Sans perdre de vue que ce facteur ne suffit pas en
soi à justifier une période prolongée
de détention avant le procès58,
la Chambre de première instance entend néanmoins tenir
compte du fait que la lourdeur de la peine encourue
risque d’inciter l’Accusé à s’enfuir. Aussi la Chambre
de première
instance a-t-elle également pris en considération les
conclusions des parties sur la question de savoir
quand l’affaire sera en état d’être jugée. Or, comme
la Défense
l’a fait remarquer à l’audience, il est improbable
que le procès de l’Accusé commence
avant 200759, une prévision
que l’Accusation
n’a pas contestée à l’audience60.
Vu les droits de l’accusé et la jurisprudence de la
Cour européenne des droits de
l’homme en la matière évoquée plus haut61,
la Chambre de première instance estime donc que ce
facteur mérite d’être pris en
compte avant de se prononcer sur cette question.
Les circonstances de la reddition volontaire de
l’Accusé
- Lorsqu’il s’est livré au Tribunal, l’Accusé était
un dirigeant politique. Le 3 décembre 2004, il avait été élu
premier ministre du Kosovo par l’Assemblée du
Kosovo.
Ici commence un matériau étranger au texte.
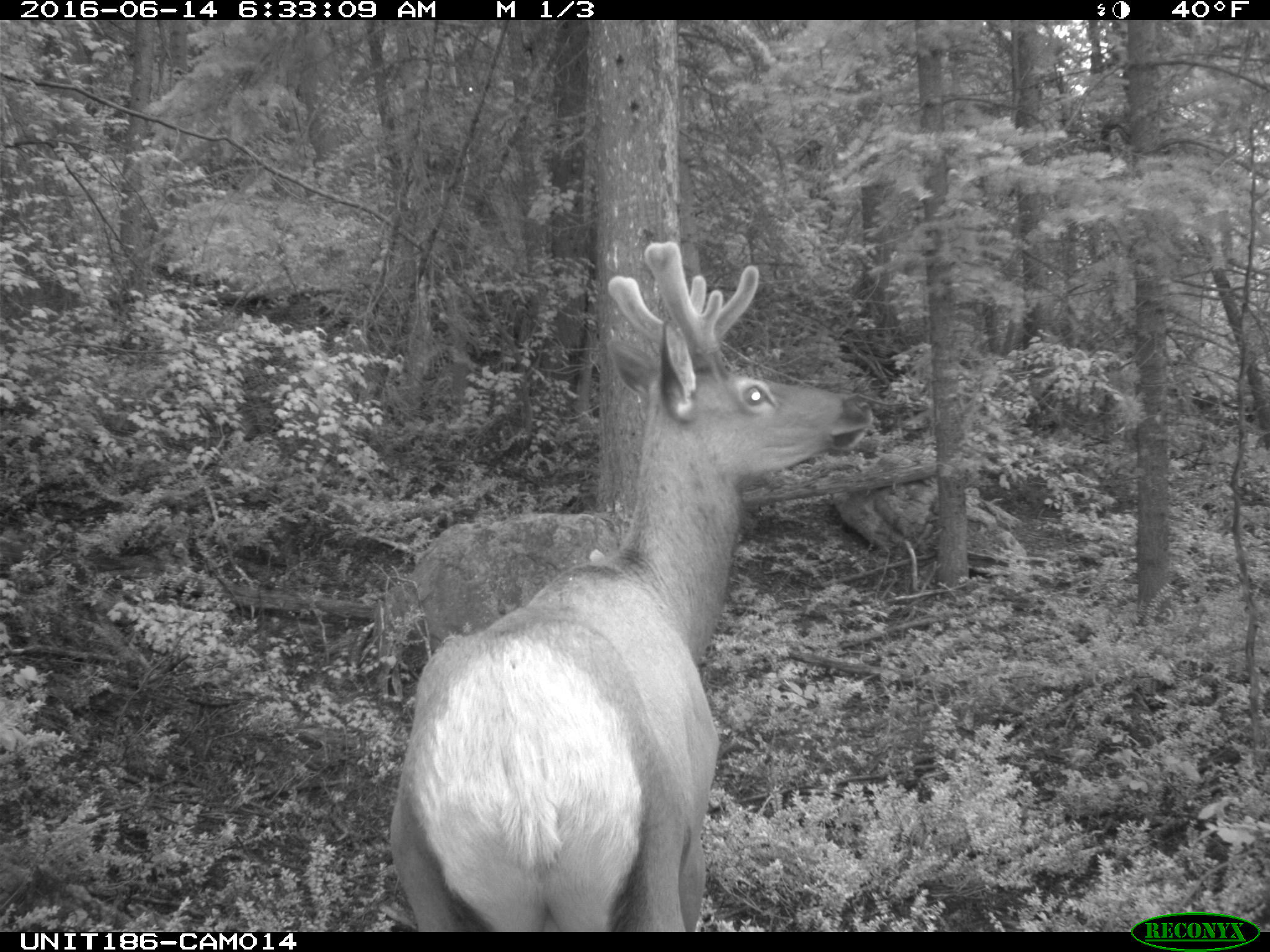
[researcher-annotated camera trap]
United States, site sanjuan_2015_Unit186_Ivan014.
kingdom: Animalia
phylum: Chordata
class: Mammalia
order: Artiodactyla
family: Cervidae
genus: Cervus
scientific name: Cervus elaphus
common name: red deer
Il est par ailleurs président de l’Alliance
pour l’avenir du Kosovo, l’un
des principaux partis politiques.
- Le 8 mars 2005, l’Accusé a appris qu’un acte d’accusation,
initialement placé
sous scellés, avait été dressé contre lui. À peine
quelques heures plus tard, l’Accusé
a annoncé sa démission de ses fonctions de premier
ministre et sa reddition volontaire au Tribunal. Lors
d’une conférence de presse ultérieure, l’Accusé a expliqué sa
décision dans les termes suivants :
Je suis appelé aujourd’hui à faire un autre sacrifice
que je n’aurais jamais cru
devoir consentir. On vient de m’apprendre que le Tribunal
de La Haye avait établi
un acte d’accusation contre moi. Avant tout, je tiens à proclamer
devant vous que je suis innocent des crimes qui me
sont reprochés. Je le proclame parce que c’est
devant mon peuple que je suis responsable et à lui
que je dois rendre des comptes avant toute chose.
[...] J’ai déclaré, par le passé, avoir toujours œuvré en
faveur de l’avènement d’une société démocratique digne
de figurer dans le concert des nations modernes. Par
définition, cet objectif passe par la coopération avec
la justice internationale, aussi injuste puisse-t-elle être
sur le moment. Dans cette affaire, je suis blessé,
je suis profondément touché. J’ai le sentiment qu’on
m’écarte
de mon travail à un moment où j’investis toute mon énergie
pour mon pays, mais il me faut l’accepter pour le
bien de ce pays, pour le bien de nous tous. [...]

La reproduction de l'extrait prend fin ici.